(Data to examine)
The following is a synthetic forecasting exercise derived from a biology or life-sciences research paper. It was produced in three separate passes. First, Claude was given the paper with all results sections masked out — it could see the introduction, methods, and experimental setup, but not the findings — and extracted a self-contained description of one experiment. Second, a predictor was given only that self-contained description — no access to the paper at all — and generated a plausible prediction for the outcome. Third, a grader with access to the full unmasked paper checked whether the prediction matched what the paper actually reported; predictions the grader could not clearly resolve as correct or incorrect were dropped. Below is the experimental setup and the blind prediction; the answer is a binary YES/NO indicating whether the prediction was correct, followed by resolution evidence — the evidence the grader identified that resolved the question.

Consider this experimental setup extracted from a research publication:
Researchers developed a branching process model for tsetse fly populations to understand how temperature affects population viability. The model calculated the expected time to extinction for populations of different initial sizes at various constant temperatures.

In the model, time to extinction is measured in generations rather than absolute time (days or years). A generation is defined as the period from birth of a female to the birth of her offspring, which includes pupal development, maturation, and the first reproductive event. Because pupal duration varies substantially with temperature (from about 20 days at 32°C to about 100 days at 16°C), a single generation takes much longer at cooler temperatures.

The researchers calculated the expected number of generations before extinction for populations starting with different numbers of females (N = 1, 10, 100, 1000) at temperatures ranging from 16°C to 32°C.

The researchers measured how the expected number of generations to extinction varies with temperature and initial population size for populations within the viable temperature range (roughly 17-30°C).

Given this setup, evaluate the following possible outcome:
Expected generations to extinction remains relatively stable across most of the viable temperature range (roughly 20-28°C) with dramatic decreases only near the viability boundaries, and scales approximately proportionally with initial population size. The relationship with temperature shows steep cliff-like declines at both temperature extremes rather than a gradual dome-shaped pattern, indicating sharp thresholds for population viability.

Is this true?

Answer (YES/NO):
(End Data to examine)
# Exercise
Repeat the whole listing exactly.

# Result for this task
The following is a synthetic forecasting exercise derived from a biology or life-sciences research paper. It was produced in three separate passes. First, Claude was given the paper with all results sections masked out — it could see the introduction, methods, and experimental setup, but not the findings — and extracted a self-contained description of one experiment. Second, a predictor was given only that self-contained description — no access to the paper at all — and generated a plausible prediction for the outcome. Third, a grader with access to the full unmasked paper checked whether the prediction matched what the paper actually reported; predictions the grader could not clearly resolve as correct or incorrect were dropped. Below is the experimental setup and the blind prediction; the answer is a binary YES/NO indicating whether the prediction was correct, followed by resolution evidence — the evidence the grader identified that resolved the question.

Consider this experimental setup extracted from a research publication:
Researchers developed a branching process model for tsetse fly populations to understand how temperature affects population viability. The model calculated the expected time to extinction for populations of different initial sizes at various constant temperatures.

In the model, time to extinction is measured in generations rather than absolute time (days or years). A generation is defined as the period from birth of a female to the birth of her offspring, which includes pupal development, maturation, and the first reproductive event. Because pupal duration varies substantially with temperature (from about 20 days at 32°C to about 100 days at 16°C), a single generation takes much longer at cooler temperatures.

The researchers calculated the expected number of generations before extinction for populations starting with different numbers of females (N = 1, 10, 100, 1000) at temperatures ranging from 16°C to 32°C.

The researchers measured how the expected number of generations to extinction varies with temperature and initial population size for populations within the viable temperature range (roughly 17-30°C).

Given this setup, evaluate the following possible outcome:
Expected generations to extinction remains relatively stable across most of the viable temperature range (roughly 20-28°C) with dramatic decreases only near the viability boundaries, and scales approximately proportionally with initial population size. The relationship with temperature shows steep cliff-like declines at both temperature extremes rather than a gradual dome-shaped pattern, indicating sharp thresholds for population viability.

Is this true?

Answer (YES/NO):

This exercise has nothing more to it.